=== DATA PROVIDED ===
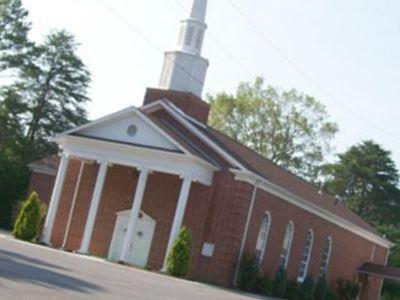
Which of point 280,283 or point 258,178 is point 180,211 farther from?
point 280,283

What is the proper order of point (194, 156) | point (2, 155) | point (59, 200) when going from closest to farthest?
point (194, 156), point (59, 200), point (2, 155)

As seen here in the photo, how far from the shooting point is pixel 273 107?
72.6 meters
===
**INSTRUCTIONS TO FOLLOW:**
Switch "closest" to "nearest" throughout the listing above and write out all of its lines again with nothing else altered. Omit the pictures.

**ANSWER FOR THIS EXERCISE:**
Which of point 280,283 or point 258,178 is point 180,211 farther from?
point 280,283

What is the proper order of point (194, 156) | point (2, 155) | point (59, 200) when going from nearest to farthest?
point (194, 156), point (59, 200), point (2, 155)

As seen here in the photo, how far from the shooting point is pixel 273 107?
72.6 meters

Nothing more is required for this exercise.